→ **Required task**: Copy the records verbatim, from the line that contains "In the group" through the end of the records, including both ends.

→ **Material to process**:
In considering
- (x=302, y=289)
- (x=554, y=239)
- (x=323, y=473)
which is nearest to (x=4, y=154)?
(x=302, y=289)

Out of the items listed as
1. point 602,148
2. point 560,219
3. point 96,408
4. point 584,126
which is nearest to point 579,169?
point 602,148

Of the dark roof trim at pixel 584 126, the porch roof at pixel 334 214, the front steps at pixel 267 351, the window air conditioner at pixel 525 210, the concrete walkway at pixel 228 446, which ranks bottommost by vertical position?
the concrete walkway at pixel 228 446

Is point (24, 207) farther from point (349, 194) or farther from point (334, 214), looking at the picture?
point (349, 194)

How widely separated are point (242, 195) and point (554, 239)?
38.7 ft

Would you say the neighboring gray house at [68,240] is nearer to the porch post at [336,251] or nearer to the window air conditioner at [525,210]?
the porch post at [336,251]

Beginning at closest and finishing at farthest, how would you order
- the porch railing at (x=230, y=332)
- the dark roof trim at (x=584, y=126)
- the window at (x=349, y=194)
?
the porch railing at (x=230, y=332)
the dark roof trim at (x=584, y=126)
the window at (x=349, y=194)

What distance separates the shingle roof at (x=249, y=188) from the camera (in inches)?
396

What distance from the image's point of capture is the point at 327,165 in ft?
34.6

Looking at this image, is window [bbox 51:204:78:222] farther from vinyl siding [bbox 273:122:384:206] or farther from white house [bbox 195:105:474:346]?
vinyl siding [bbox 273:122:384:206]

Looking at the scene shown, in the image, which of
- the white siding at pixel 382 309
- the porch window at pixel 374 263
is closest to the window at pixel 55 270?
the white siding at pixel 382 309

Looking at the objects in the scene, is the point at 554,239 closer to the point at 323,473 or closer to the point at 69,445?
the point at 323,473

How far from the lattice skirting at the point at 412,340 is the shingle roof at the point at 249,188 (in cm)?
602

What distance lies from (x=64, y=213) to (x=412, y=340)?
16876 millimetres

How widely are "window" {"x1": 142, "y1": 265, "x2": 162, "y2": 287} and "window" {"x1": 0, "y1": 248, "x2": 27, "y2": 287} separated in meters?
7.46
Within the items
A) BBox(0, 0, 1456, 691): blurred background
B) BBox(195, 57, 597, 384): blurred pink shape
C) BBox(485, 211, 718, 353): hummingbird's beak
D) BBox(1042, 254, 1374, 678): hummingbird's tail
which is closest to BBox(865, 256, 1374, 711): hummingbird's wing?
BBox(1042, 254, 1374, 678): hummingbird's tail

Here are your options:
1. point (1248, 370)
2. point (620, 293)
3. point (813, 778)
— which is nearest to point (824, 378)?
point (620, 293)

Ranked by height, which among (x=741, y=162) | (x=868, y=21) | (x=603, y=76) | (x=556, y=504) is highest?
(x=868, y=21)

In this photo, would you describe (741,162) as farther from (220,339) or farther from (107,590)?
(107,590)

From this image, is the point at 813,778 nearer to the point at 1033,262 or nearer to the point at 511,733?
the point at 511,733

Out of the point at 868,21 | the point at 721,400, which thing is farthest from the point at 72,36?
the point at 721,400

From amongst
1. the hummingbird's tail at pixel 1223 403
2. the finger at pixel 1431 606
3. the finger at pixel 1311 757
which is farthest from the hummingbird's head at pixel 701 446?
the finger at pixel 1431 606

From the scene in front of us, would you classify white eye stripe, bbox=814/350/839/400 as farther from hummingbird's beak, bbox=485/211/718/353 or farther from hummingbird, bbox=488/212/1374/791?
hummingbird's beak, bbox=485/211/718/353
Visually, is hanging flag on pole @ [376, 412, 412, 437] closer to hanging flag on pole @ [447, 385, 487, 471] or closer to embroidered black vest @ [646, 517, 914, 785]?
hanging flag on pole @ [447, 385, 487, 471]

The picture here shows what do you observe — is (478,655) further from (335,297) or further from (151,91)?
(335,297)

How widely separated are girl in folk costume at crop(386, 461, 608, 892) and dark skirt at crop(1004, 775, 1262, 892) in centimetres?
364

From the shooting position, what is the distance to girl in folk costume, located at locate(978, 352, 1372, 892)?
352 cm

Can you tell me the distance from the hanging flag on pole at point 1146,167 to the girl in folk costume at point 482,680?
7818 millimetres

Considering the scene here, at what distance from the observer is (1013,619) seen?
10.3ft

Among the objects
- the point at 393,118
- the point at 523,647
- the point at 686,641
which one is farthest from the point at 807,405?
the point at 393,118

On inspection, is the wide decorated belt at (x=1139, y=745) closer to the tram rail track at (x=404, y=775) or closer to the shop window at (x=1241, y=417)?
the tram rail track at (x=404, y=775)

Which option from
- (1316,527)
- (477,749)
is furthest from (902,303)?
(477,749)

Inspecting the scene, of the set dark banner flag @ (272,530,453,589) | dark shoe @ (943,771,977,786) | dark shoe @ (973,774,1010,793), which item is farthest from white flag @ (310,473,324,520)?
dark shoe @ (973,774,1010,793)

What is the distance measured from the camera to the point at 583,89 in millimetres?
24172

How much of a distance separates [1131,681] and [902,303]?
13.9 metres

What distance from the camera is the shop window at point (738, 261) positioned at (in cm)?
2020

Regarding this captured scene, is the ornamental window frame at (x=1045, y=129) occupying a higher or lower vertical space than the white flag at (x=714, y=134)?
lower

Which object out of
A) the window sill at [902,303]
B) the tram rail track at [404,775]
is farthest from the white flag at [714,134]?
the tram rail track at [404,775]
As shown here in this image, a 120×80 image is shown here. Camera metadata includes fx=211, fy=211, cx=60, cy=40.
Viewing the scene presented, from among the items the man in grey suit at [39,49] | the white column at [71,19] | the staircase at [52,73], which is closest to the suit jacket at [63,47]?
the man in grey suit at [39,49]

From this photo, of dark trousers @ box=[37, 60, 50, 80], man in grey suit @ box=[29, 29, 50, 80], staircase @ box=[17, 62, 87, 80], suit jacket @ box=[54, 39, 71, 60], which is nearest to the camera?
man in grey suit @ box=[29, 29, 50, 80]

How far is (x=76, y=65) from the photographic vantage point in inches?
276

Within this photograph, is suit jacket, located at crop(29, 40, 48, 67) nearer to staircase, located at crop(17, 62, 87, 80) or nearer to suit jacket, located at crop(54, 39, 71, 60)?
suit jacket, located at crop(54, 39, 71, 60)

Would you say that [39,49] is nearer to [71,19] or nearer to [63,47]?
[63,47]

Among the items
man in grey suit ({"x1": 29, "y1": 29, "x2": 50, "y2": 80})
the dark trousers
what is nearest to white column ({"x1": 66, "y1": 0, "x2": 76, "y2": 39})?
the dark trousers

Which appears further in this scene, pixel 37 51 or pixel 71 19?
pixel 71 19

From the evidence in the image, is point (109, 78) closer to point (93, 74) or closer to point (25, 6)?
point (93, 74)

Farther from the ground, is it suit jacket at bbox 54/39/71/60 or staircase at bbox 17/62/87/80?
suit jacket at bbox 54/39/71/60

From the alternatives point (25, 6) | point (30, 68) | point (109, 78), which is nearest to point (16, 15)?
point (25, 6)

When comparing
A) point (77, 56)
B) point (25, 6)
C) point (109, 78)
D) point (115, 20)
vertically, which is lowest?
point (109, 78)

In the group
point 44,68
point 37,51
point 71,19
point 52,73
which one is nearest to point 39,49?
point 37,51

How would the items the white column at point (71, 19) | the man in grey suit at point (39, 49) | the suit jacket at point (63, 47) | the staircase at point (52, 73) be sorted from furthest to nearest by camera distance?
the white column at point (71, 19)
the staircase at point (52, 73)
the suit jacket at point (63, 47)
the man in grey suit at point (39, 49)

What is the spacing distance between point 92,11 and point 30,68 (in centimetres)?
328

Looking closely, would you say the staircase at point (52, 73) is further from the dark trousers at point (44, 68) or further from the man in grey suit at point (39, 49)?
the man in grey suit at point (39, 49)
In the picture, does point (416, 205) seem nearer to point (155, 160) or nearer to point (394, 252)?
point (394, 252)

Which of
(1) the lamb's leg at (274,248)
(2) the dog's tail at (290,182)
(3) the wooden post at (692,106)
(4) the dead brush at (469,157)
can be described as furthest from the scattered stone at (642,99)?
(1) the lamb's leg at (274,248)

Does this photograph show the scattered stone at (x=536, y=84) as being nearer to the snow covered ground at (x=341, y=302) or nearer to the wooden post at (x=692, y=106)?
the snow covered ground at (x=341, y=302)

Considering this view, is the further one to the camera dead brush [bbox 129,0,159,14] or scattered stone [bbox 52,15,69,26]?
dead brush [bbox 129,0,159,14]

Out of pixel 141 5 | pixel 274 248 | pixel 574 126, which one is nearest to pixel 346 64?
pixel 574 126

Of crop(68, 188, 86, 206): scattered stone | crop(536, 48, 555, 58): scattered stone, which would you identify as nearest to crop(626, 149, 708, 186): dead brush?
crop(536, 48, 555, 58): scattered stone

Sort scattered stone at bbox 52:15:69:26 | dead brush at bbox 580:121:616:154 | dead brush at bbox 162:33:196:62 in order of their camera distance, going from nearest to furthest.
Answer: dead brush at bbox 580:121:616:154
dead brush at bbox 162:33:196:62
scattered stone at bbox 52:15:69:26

→ **Solution for this task**:
In the group
point 44,68
point 37,51
point 71,19
point 52,73
which one is nearest to point 39,49?
point 37,51

How would the items the white column at point (71, 19) | the man in grey suit at point (39, 49) | the suit jacket at point (63, 47) | the staircase at point (52, 73) be sorted from furthest to nearest by camera distance?
the white column at point (71, 19)
the staircase at point (52, 73)
the suit jacket at point (63, 47)
the man in grey suit at point (39, 49)

What is the spacing distance between point 92,11 and point 30,68 (in centimetres)?
328

Looking closely, would you say the staircase at point (52, 73) is further from the dark trousers at point (44, 68) or further from the man in grey suit at point (39, 49)?
the man in grey suit at point (39, 49)
In the picture, does point (416, 205) seem nearer to point (155, 160) or nearer to point (394, 252)?
point (394, 252)

Which of
(1) the lamb's leg at (274,248)
(2) the dog's tail at (290,182)
(3) the wooden post at (692,106)
(4) the dead brush at (469,157)
can be described as furthest from the scattered stone at (642,99)?
(1) the lamb's leg at (274,248)

Does this photograph show the scattered stone at (x=536, y=84) as being nearer to the snow covered ground at (x=341, y=302) or nearer to the wooden post at (x=692, y=106)?
the snow covered ground at (x=341, y=302)

Considering this view, is the further one to the camera dead brush [bbox 129,0,159,14] or scattered stone [bbox 52,15,69,26]?
dead brush [bbox 129,0,159,14]

Out of pixel 141 5 | pixel 274 248 | pixel 574 126, which one is nearest to pixel 346 64?
pixel 574 126

Of crop(68, 188, 86, 206): scattered stone | crop(536, 48, 555, 58): scattered stone, which would you identify as nearest to crop(626, 149, 708, 186): dead brush?
crop(536, 48, 555, 58): scattered stone

Sort scattered stone at bbox 52:15:69:26 | dead brush at bbox 580:121:616:154 | dead brush at bbox 162:33:196:62 in order of their camera distance, going from nearest to furthest.
Answer: dead brush at bbox 580:121:616:154
dead brush at bbox 162:33:196:62
scattered stone at bbox 52:15:69:26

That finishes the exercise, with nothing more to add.